The bigger problem is the steroids are being blamed for his actions. It's situations like this that give juice a bad name. He probably already had anger issues and I bet it's not the first time he's hit her. But now the wife has something to blame.... Not her ****ed up husband but it was the juice.


----------



## curtisvill (Jun 4, 2015)

Pinkbear said:


> I think there is a different issue here.
> 
> **** napsgear who cares.
> 
> The bigger problem is the steroids are being blamed for his actions. It's situations like this that give juice a bad name. He probably already had anger issues and I bet it's not the first time he's hit her. But now the wife has something to blame.... Not her ****ed up husband but it was the juice.



Well said sir.


----------



## Mastercrafter (Jun 4, 2015)

Unfortunately pinkbear, I have to wholeheartedly agree. 
I thought most of us learned to control ourselves somewhere in adolescence.  
Honestly, gear makes me feel more in control. Because everything is a choice. Stupid drivers piss me off, but I don't run them in a ditch


----------



## trodizzle (Jun 4, 2015)

My naps hurt right now from my shirt rubbing them while running. I need to put some Vaseline on them or something.


----------



## Seeker (Jun 4, 2015)

I'm pretty sure naps has been on the radar for quite some time now. Years I'm sure.


----------



## Infantry87 (Jun 4, 2015)

Seeker said:


> I'm pretty sure naps has been on the radar for quite some time now. Years I'm sure.



Yea man he has. It's just a matter of time when he goes down


----------



## Infantry87 (Jun 4, 2015)

LeanHerm said:


> I think he still wants to fight yaya!!!



Yaya would kill his ass


----------



## Paolos (Jun 4, 2015)

Mastercrafter said:


> This is exactly why I won't use them.
> Found out last night, a very close friends husband was on gear and abusing her.
> She turned him in along with a few vials. Now they are tracing his laptop purchases. And his phone
> Don't even want my name associated with a large out fit. Because one little guy gets ****ed, even if he brought it on himself, it could take many more down.
> So yeah keep going napsgear, you stupid ****s.
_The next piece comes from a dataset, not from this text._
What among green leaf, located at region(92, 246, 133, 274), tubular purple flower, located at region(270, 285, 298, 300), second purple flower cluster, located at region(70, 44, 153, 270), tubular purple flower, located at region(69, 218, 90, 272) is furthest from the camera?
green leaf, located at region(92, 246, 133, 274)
Anybody that abuses a women should be punished


----------



## SuperBane (Jun 5, 2015)

Paolos said:


> Anybody that abuses a women should be punished



What if she liked it while it was being done and begged for more?


----------



## RustyShackelford (Jun 5, 2015)

SuperBane said:


> What if she liked it while it was being done and begged for more?



Legitament question.....


----------



## Mastercrafter (Jun 5, 2015)

Some of you guys are clowns. I promise it wasn't enjoyed you douche nozzles


----------



## Yaya (Jun 5, 2015)

Naps has/had some human grade amps that were g2g.


----------



## Paolos (Jun 5, 2015)

SuperBane said:


> What if she liked it while it was being done and begged for more?



Well that's another story..... That type of abuse is perfectly ok slam away!


----------